Leer uw kind om ver vooruit te kijken in de richting waar het naartoe wil fietsen. Als je links de bocht om wilt gaan kijk dan naar links. Als je niet tegen een paaltje aan wilt fietsen, kijk dan naar de weg ernaast. Want als je naar het paaltje kijkt fiets je er tegenaan. Blijf altijd trappen!

Bij beginnende fietsers zie je vaak dat het kind heel verkrampt op de fiets zit. De handen moeten om de handvaten, stevig maar niet hard knijpen.

Fietsen gaat makkelijker met wat snelheid. Help het kind vooruit door het te duwen. Hierbij is het belangrijk dat je rustig meejogt. Je duwt het kind met 1 hand aan de bovenkant van de schouders. Zo voel je goed of het kind genoeg balans heeft om te blijven fietsen.
Zodra je merkt dat het kind goed vaart heeft, probeer het korte momenten los te laten. Maak die momenten steeds langer, tot het punt waarop het zelf fietst. Loop dan zelf een paar passen naar achteren. Zo lijkt het net alsof het kind zelf superver heeft gefietst.

Naast een kind lopen tijdens het leren fietsen kan pijnlijk zijn voor je rug. Gebruik dan de truuk met de sjaal. Doe een sjaal om de borst, onder de armen en houd de uiteinden vast. Zo kunt u rechtop blijven lopen.
Niveau 3 - Oefen de eerste verkeersvaardigheden
Swipe naar naar rechts om de volgende tip te zien

Wij hanteren de volgende regels: Het kind moet recht kunnen fietsen zonder te zwabberen, het kind moet op commando een noodstop kunnen maken en soepel een bocht om kunnen gaan.

Voor kinderen is het heel eng om een hand los te laten. Daarom leren wij het de kinderen aan in stapjes. Eerst heel kort loslaten, daarna wat langer, daarna een high 5 geven en tot slot de arm helemaal uitsteken. Zowel links als rechts

Een boomwortel, een onverwacht stoepje, een tak op het fietspad, een plas water. Je komt het allemaal wel een keer tegen. Vaak kan je er gewoon overheen of erdoor. De trappers moeten recht, op 3 en 9 uur. Je komt iets uit het zadel en kijkt waar je naartoe wilt. Oefen dit bijvoorbeeld door van een stoep af te fietsen.

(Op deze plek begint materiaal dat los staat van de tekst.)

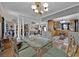 Open dining room with a glass table and view into the kitchen at 750 S Dudley Ave, Bartow, FL 33830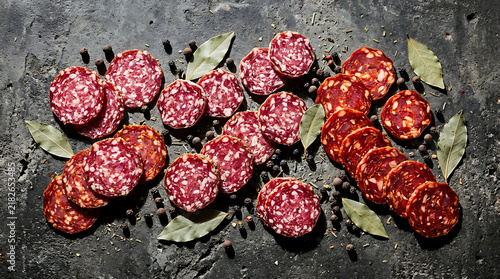 Slices of various cured sausages arranged on a dark stone background with bay leaves and peppercorns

Dit is een vaardigheid die ieder kind onder de knie moet hebben. Zodra u 'STOP' roept moet het kind hard remmen (vooral met de terugtraprem) om zo snel mogelijk stil te staan. Let goed op, want als het kind alleen met de voorrem remt (dit is een handrem) loopt het het risico om over de kop te slaan. De juiste houding is iets naar achteren hellend en de trappers op 3 en 9 uur.

In het verkeer moet een kind zich bewust zijn van het feit dat het niet de enige verkeersdeelnemer is. Leer het kind achterom kijken voor een bocht door op de plek te gaan staan waar het kind naartoe moet kijken, steek een aantal vingers op. Het kind moet benoemen hoeveel vingers het zijn.